Recorded data
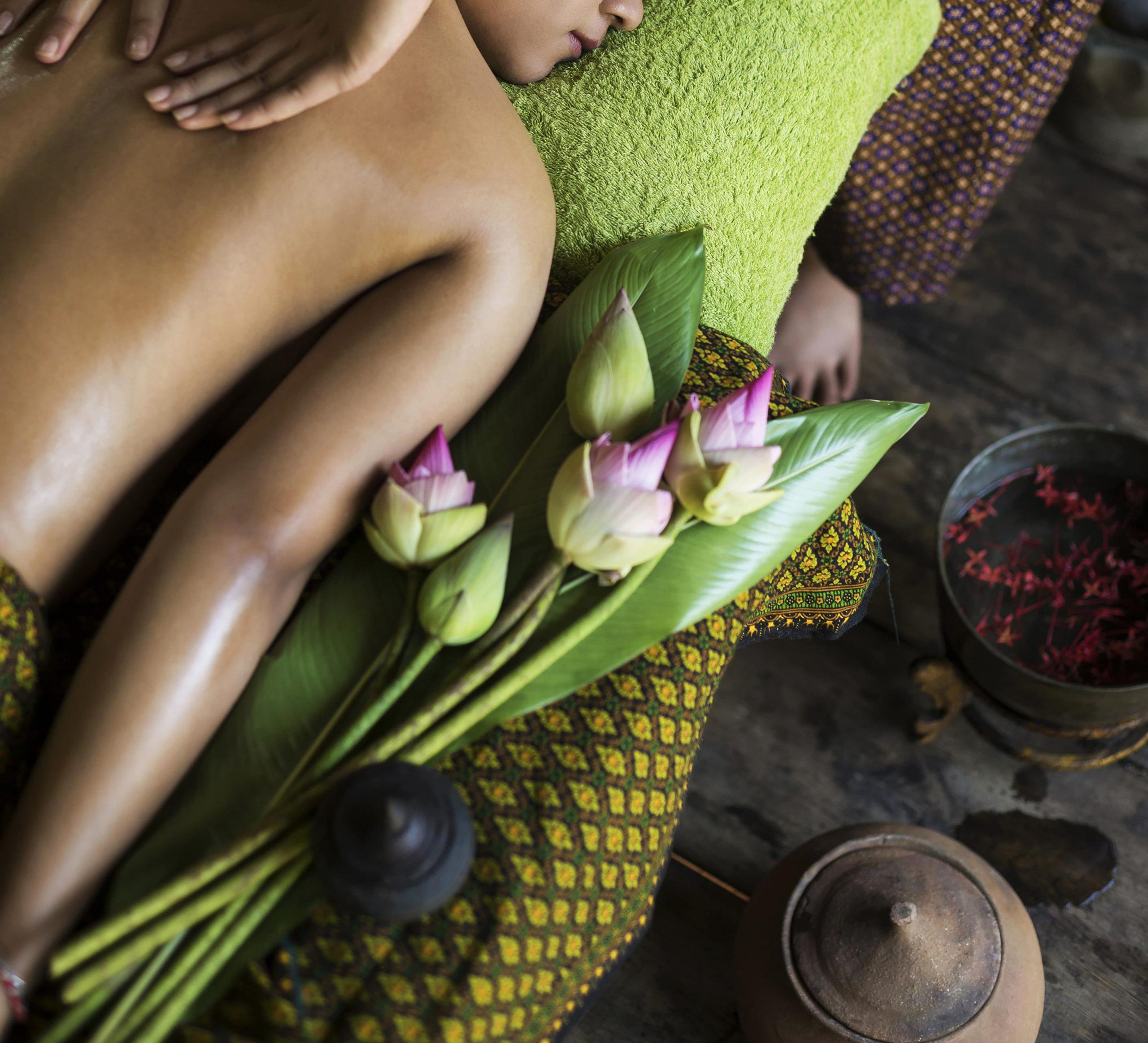 femme allongée avec mains de massage sur dos et fleurs de lotus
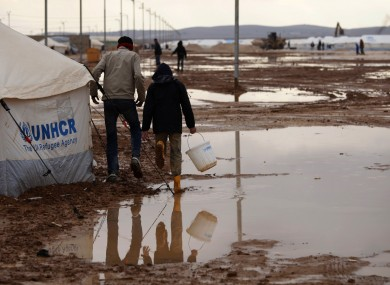 Syrian refugees walk on water and mud, at Zaatari Syrian refugee camp, near the Syrian border in Mafraq, Jordan.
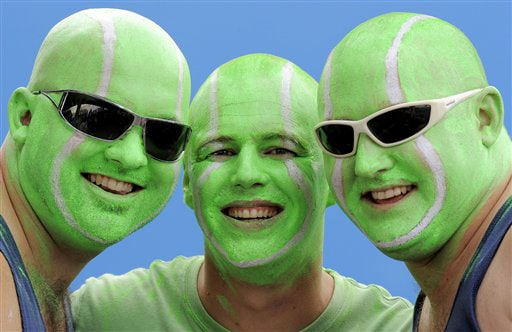 Tennis ball-painted fans pose for photo at the Australian Open in Melbourne on Thursday. (AP Photo)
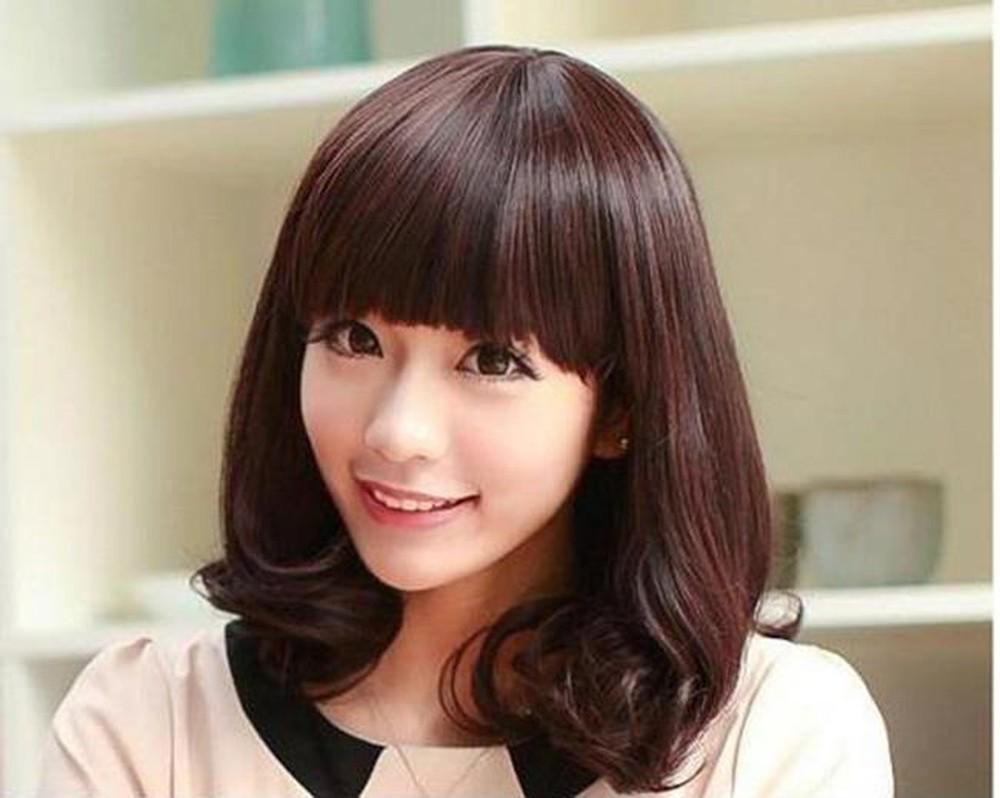 Kiểu tóc ngắn uốn cụp cho mặt dài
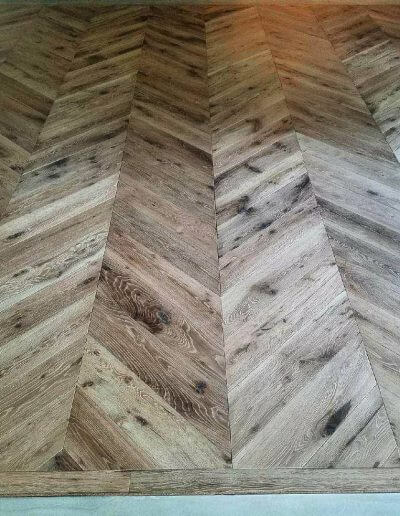 A close-up picture of white oak hard in a chevron pattern that's been wire brushed.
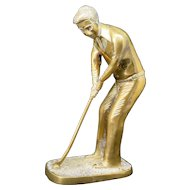 The golf player, brass statue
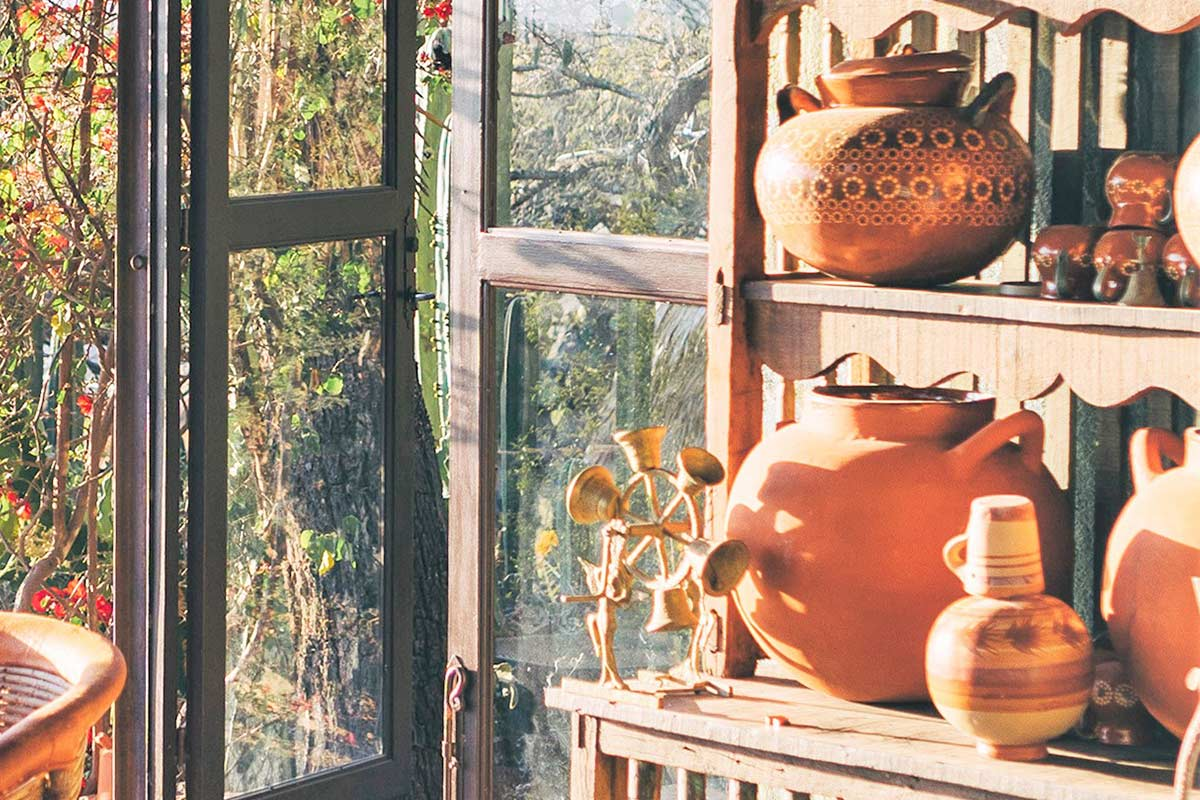 Sunny room with wooden shelf full of decorative pieces that are hard to declutter.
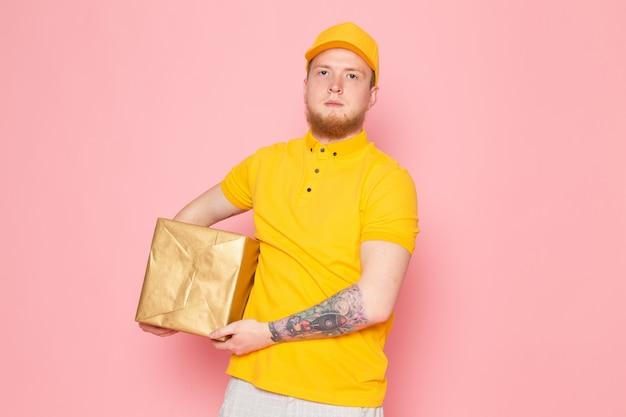 Jovem entregador em polo amarelo boné amarelo jeans branco segurando uma caixa rosa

▶ TASK BRIEF: For this exercise, the lines from the one containing "Kiểu tóc ngắn uốn cụp cho mặt dài" through the last line of the entries above are to be output exactly, both included, and pictures are skipped.

▶ TASK SOLUTION:
 Kiểu tóc ngắn uốn cụp cho mặt dài
 A close-up picture of white oak hard in a chevron pattern that's been wire brushed.
 The golf player, brass statue
 Sunny room with wooden shelf full of decorative pieces that are hard to declutter.
 Jovem entregador em polo amarelo boné amarelo jeans branco segurando uma caixa rosa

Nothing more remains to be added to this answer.